Peter Hain, who attended the game, told me in 2014 that the police violence in Melbourne was far worse than anything British police had perpetrated during the 1969–70 Springbok tour. ‘There was a lower threshold above which violence was triggered in Melbourne,’ he said. ‘That match at Olympic Park was one of the most frightening experiences I ever had in decades of demonstrating. I’d never seen an escalation so quickly from peaceful demo to violent confrontation. Why? The police were determined to crack heads. They appeared to be enjoying inflicting harm. I’ve never felt more frightened than when stampeding police horses chased us after the game … We were leaving the ground, the demo was over, and the mounted police charged. Some of us were trampled by the horses and badly hurt. I still wonder how people weren’t killed.’
Hain was also stunned by the violence of
the rugby supporters. As a sports fan himself — ‘to the amazement of my [Labour Party] cabinet colleagues, I still read the sports pages before the news pages’ — he says he could understand the anger directed at the demonstrators by ‘sports-lovers who felt we were taking away what they loved, their sport. I felt they were profoundly morally and politically wrong in supporting the tours, but I could understand where they were coming from.’ But what had to be done, had to be done.
Some 217 arrests were made at Olympic Park that day, before, during, and after the match. Twelve demonstrators and five police were hospitalised with serious injuries, including a girl whose leg was broken when she was trampled by a police horse. Scores of demonstrators as well as police and rugby vigilantes suffered cuts and bruises.
Hardened reporters, such as Mayne and Tasker, were sickened by the riot at Olympic Park. One was shaking so much he was unable to file. (Five journalists, in fact, would lodge a formal complaint of assault against police for their actions on 3 and 4 July.)
Displaying their usual forbearance and dedication to the task at hand no matter what, the Springboks again managed to play good rugby, trouncing the locals 50–0, 12 tries to nil.
The following morning, a glowering Sir Henry Bolte left no doubt about whom he blamed for sparking the wildest street fighting in Melbourne’s history. ‘The anti-apartheid people are louts and larrikins and were completely responsible for what happened,’ the premier blared.

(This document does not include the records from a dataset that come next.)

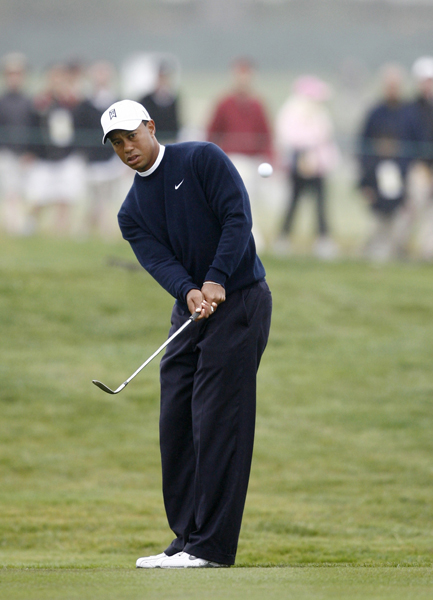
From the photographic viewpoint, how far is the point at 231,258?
15.7ft

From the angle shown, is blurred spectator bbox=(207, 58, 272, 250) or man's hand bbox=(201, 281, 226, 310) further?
blurred spectator bbox=(207, 58, 272, 250)

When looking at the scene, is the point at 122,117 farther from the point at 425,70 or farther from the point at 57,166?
the point at 425,70

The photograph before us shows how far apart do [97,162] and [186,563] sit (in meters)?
10.3

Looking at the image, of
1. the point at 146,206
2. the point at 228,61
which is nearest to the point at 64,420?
the point at 146,206

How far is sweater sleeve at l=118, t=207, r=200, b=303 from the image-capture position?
489 centimetres

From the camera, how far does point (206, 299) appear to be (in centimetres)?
477

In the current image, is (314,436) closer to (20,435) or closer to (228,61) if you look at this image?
(20,435)

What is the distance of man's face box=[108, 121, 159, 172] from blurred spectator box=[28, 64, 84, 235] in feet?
31.7

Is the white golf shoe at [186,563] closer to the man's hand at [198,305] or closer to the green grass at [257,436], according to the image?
the green grass at [257,436]

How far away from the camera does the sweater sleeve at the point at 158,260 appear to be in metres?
4.89

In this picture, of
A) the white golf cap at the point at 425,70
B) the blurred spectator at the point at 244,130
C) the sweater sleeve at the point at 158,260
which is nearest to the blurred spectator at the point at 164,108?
the blurred spectator at the point at 244,130

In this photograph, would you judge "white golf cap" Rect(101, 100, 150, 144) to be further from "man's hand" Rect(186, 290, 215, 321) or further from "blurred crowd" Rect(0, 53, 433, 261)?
"blurred crowd" Rect(0, 53, 433, 261)

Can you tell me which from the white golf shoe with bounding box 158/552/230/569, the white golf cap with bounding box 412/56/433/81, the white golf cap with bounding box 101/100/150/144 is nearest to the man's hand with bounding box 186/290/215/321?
the white golf cap with bounding box 101/100/150/144

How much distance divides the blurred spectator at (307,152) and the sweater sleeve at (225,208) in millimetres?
9010
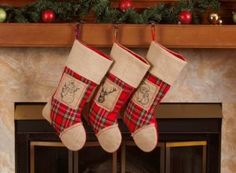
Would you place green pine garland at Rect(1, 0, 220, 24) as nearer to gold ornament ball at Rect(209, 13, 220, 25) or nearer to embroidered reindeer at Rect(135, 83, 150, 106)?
gold ornament ball at Rect(209, 13, 220, 25)

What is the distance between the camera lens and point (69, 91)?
5.82ft

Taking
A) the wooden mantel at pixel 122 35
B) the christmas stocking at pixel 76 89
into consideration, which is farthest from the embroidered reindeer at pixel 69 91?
the wooden mantel at pixel 122 35

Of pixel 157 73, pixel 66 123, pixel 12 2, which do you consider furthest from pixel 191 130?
pixel 12 2

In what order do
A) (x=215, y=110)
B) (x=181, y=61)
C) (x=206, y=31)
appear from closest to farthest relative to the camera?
(x=181, y=61)
(x=206, y=31)
(x=215, y=110)

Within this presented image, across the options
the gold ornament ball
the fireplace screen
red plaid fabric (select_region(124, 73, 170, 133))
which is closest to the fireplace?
the fireplace screen

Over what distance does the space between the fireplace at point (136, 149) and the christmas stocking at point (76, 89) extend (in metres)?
0.25

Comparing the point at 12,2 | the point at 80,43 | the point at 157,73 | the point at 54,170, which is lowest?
the point at 54,170

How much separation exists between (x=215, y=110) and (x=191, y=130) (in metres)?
0.13

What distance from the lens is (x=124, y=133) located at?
209cm

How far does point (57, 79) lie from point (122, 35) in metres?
0.36

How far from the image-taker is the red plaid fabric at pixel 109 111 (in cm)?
178

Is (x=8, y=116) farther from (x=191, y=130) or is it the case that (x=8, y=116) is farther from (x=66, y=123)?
(x=191, y=130)

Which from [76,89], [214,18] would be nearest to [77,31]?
[76,89]

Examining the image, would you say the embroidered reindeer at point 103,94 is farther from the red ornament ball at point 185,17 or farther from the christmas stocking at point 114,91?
the red ornament ball at point 185,17
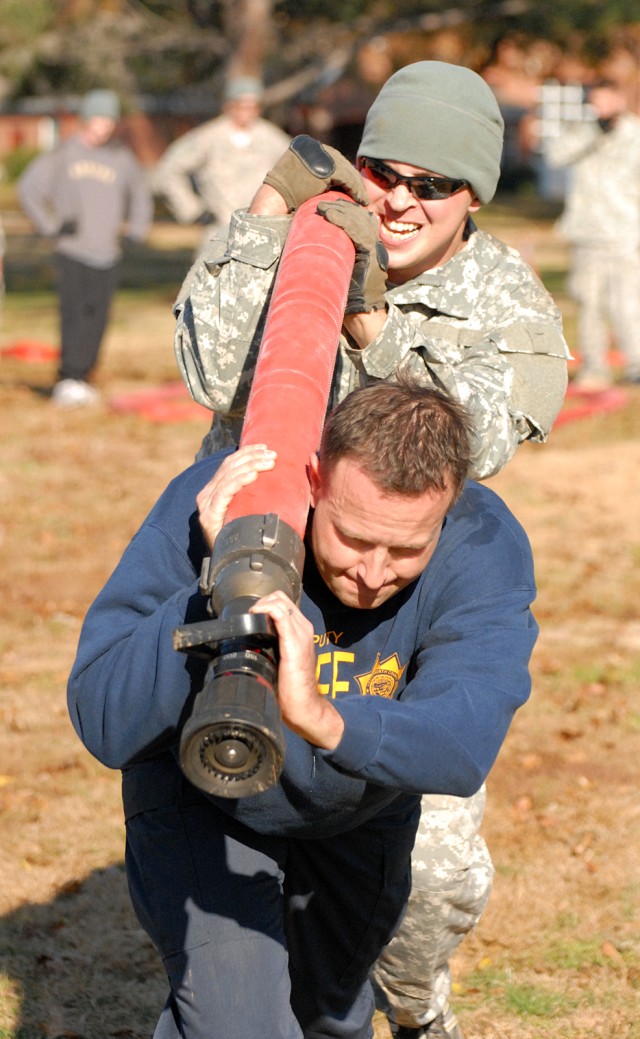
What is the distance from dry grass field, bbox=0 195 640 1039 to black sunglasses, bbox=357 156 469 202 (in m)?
2.71

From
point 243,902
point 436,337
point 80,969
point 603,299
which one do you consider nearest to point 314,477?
point 243,902

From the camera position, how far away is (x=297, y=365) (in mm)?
3293

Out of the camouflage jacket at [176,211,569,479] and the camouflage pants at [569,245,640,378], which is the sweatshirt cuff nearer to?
the camouflage jacket at [176,211,569,479]

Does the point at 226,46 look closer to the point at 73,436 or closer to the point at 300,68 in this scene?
the point at 300,68

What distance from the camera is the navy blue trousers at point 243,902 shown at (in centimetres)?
334

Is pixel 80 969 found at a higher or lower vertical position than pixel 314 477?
lower

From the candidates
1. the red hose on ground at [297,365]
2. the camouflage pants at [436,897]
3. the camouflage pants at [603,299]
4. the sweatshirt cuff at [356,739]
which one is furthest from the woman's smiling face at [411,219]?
the camouflage pants at [603,299]

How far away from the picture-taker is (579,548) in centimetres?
1071

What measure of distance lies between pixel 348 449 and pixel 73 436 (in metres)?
11.0

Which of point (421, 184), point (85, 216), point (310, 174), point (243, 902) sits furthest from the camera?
point (85, 216)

When a journalist asked Bolte if he was perturbed at the number of injuries suffered by the protesters, he assured him that he was not. ‘Didn’t they go there wanting to get hurt? They went there to upset the game and if in the process they were stopped I give the police full marks. They provoked the situation and if they came out second best that’s just too bad. The police have to handle situations as they come up. Sports-lovers have a right to watch their sport. If louts and larrikins run onto the ground, then the police have to handle it. They put themselves in harm’s way and then they squeal.’